__THE PROBLEM__
Turn the records from the line with "Within the tree" to the line with "86.6 inches" into a JSON list of strings, one string per line, skipping blank lines.
>> BEGIN PROVIDED ENTRIES
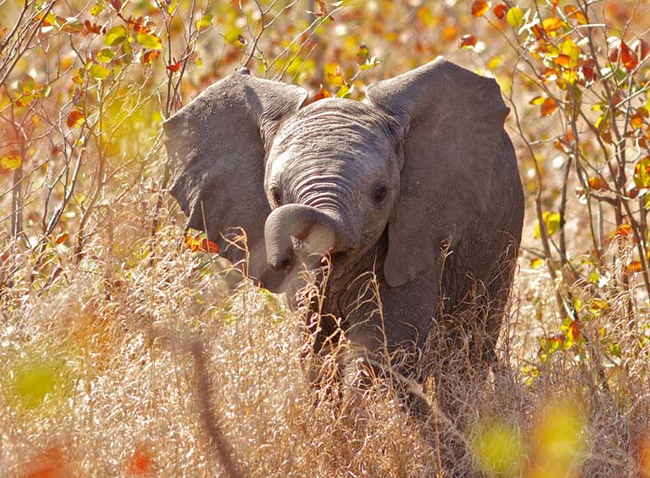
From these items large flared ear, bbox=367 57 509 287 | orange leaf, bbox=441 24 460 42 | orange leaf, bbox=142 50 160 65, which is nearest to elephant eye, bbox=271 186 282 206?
large flared ear, bbox=367 57 509 287

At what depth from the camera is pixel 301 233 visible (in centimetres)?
474

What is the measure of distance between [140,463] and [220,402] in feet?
1.14

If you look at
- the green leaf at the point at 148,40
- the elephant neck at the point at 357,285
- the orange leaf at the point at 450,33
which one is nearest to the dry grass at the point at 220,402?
the elephant neck at the point at 357,285

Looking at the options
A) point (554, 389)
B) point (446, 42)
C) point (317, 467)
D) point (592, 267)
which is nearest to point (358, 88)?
point (446, 42)

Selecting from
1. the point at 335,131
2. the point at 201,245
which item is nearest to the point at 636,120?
the point at 335,131

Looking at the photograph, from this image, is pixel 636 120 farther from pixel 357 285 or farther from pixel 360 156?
pixel 360 156

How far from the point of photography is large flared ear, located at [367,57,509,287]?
18.1ft

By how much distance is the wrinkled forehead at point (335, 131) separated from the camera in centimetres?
521

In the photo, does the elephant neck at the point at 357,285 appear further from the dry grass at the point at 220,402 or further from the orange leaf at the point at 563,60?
the orange leaf at the point at 563,60

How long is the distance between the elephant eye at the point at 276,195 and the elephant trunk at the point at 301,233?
0.38m

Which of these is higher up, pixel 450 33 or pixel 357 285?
pixel 450 33

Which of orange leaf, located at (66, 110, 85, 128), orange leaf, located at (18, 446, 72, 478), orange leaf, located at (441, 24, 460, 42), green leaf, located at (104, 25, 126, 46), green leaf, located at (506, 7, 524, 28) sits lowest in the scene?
orange leaf, located at (18, 446, 72, 478)

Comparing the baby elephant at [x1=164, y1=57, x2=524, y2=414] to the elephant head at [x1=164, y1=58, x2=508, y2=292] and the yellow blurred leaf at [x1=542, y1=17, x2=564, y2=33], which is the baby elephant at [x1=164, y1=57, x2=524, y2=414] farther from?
the yellow blurred leaf at [x1=542, y1=17, x2=564, y2=33]

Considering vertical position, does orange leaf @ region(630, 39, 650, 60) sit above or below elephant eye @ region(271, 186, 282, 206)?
above
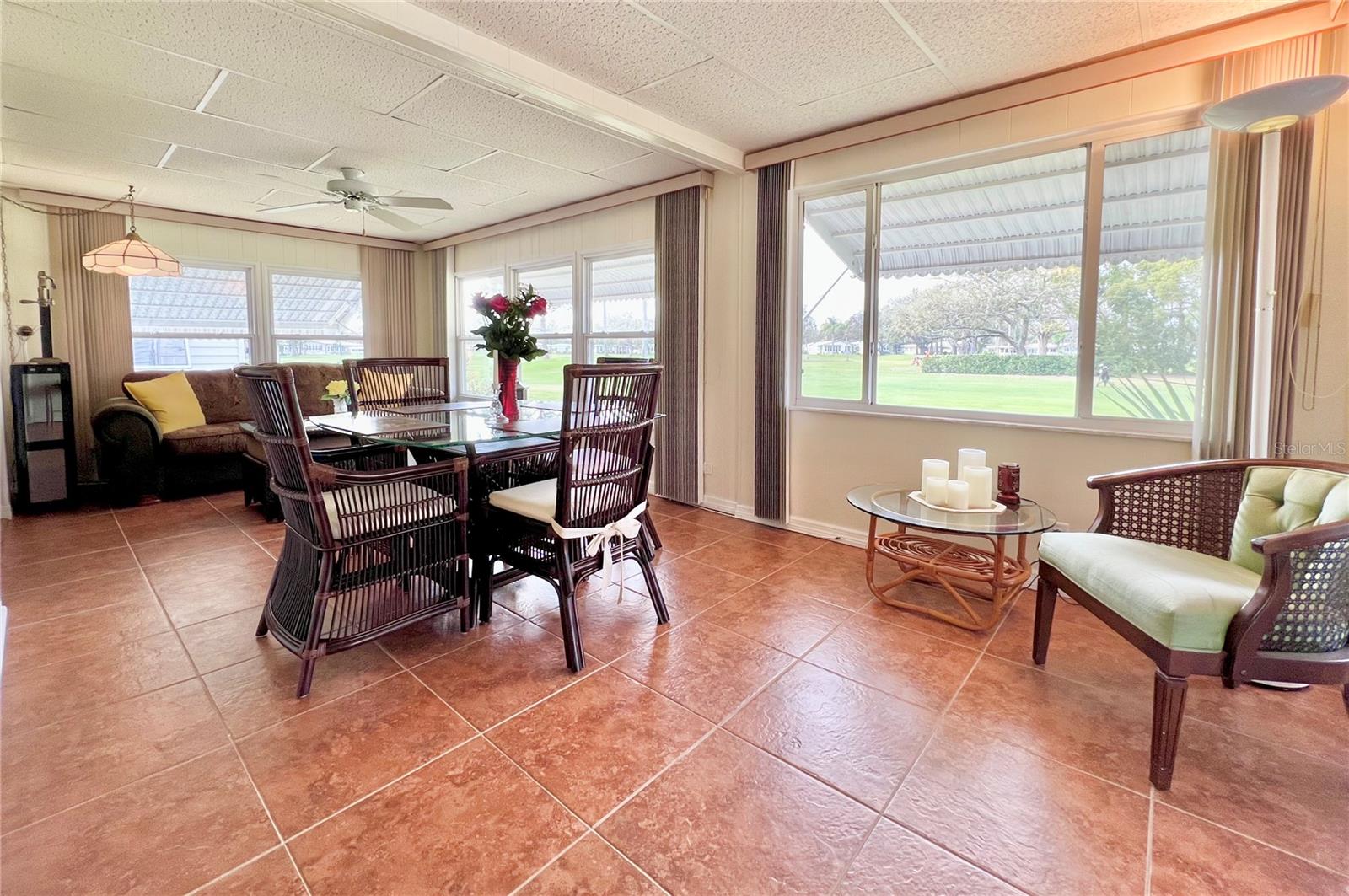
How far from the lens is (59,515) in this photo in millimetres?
4059

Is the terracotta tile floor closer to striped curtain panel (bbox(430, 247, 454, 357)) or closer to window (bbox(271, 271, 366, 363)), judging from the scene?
window (bbox(271, 271, 366, 363))

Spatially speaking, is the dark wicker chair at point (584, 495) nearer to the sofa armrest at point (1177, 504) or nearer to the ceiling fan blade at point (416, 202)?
the sofa armrest at point (1177, 504)

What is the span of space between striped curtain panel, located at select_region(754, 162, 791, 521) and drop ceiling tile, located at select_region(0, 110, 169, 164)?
360 cm

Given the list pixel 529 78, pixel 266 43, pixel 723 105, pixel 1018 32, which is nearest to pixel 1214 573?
pixel 1018 32

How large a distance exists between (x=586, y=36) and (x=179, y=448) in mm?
4207

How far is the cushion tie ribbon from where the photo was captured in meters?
2.19

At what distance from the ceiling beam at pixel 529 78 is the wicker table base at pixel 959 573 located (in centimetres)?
234

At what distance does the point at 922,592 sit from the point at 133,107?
4.55 m

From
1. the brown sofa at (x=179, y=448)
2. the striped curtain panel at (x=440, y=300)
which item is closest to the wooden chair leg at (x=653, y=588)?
the brown sofa at (x=179, y=448)

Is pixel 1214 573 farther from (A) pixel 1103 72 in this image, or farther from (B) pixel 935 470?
(A) pixel 1103 72

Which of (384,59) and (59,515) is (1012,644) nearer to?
(384,59)

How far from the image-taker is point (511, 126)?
331cm

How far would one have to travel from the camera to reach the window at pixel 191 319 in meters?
5.14

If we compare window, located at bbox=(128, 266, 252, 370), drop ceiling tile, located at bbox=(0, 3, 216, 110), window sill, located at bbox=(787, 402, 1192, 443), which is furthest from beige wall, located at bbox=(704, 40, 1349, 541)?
window, located at bbox=(128, 266, 252, 370)
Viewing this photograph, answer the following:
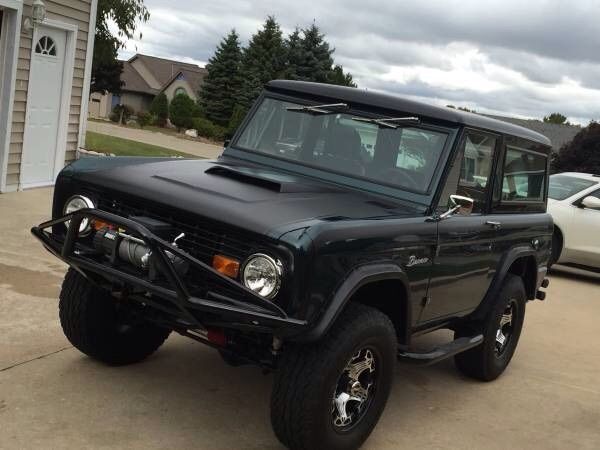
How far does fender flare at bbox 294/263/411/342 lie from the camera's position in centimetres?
329

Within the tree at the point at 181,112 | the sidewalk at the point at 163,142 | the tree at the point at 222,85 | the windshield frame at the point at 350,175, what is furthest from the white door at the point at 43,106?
the tree at the point at 222,85

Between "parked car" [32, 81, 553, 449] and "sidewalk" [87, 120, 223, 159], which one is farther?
"sidewalk" [87, 120, 223, 159]

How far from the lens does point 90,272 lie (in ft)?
12.7

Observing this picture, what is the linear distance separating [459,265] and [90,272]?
86.6 inches

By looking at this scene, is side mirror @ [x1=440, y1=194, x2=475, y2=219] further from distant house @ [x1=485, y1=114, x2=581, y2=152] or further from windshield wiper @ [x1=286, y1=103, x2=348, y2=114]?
distant house @ [x1=485, y1=114, x2=581, y2=152]

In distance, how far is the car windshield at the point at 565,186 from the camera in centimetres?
1088

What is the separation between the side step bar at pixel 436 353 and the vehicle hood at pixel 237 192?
2.61ft

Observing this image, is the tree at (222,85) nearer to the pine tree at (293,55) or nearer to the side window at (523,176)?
the pine tree at (293,55)

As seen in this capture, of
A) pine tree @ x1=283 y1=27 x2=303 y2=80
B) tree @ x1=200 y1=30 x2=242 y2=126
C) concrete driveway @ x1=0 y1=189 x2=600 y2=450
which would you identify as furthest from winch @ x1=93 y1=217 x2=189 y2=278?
tree @ x1=200 y1=30 x2=242 y2=126

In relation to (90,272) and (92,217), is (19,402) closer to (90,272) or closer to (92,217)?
(90,272)

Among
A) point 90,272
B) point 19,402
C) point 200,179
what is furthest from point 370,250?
point 19,402

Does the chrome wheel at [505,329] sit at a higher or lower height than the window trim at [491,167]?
lower

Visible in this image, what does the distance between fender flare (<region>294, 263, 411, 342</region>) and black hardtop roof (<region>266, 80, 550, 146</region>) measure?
48.6 inches

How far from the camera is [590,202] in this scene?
34.1ft
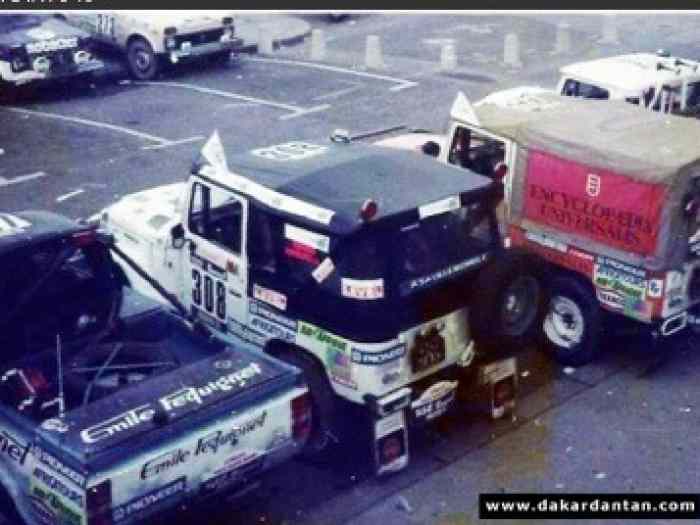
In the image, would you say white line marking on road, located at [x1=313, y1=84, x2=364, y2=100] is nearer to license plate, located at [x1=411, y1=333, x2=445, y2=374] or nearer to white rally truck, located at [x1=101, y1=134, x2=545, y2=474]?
white rally truck, located at [x1=101, y1=134, x2=545, y2=474]

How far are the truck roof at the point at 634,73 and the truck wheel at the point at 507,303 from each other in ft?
14.7

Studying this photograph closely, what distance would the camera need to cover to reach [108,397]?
605cm

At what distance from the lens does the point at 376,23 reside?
69.9ft

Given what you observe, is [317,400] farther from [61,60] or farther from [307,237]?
[61,60]

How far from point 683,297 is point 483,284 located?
1.91 metres

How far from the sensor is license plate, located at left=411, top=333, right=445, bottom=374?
6.82m

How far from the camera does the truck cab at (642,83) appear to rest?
36.9 ft

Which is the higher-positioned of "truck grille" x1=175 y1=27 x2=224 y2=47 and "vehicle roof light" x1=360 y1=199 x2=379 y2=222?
"vehicle roof light" x1=360 y1=199 x2=379 y2=222

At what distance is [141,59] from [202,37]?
1007 mm

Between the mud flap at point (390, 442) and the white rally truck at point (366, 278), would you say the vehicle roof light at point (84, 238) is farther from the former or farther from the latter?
the mud flap at point (390, 442)

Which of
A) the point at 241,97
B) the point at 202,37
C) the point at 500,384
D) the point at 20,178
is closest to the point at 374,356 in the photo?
the point at 500,384

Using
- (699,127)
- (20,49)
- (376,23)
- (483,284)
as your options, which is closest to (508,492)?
(483,284)

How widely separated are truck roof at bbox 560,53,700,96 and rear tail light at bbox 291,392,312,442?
615 cm

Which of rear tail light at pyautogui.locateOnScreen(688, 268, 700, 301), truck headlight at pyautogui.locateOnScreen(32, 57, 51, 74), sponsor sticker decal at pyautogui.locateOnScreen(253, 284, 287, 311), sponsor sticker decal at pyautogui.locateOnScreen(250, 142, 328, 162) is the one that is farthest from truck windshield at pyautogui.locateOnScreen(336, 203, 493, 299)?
truck headlight at pyautogui.locateOnScreen(32, 57, 51, 74)
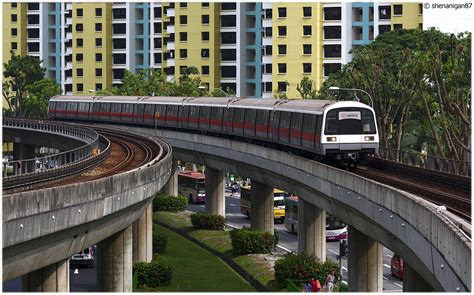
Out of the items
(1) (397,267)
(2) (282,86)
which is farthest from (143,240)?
(2) (282,86)

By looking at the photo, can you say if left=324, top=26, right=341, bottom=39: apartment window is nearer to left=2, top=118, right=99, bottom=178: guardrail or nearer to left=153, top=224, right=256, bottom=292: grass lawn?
left=2, top=118, right=99, bottom=178: guardrail

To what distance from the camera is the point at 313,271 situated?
54656mm

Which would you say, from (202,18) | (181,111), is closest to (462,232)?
(181,111)

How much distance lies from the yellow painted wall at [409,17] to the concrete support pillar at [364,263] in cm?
9146

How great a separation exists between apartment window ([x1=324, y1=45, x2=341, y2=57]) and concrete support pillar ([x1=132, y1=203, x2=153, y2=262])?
81.7 meters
>> END PROVIDED ENTRIES
__IN RESPONSE__
[
  "Within the tree at the point at 181,112 | the sidewalk at the point at 163,142 | the tree at the point at 222,85 | the windshield frame at the point at 350,175, what is furthest from the white door at the point at 43,106?",
  "the tree at the point at 222,85",
  "Between \"parked car\" [32, 81, 553, 449] and \"sidewalk\" [87, 120, 223, 159], which one is farther?",
  "\"sidewalk\" [87, 120, 223, 159]",
  "How far from the lens does point 90,272 lie (in ft)?",
  "12.7",
  "Observing this picture, what is the linear distance separating [459,265] and [90,272]?",
  "86.6 inches"
]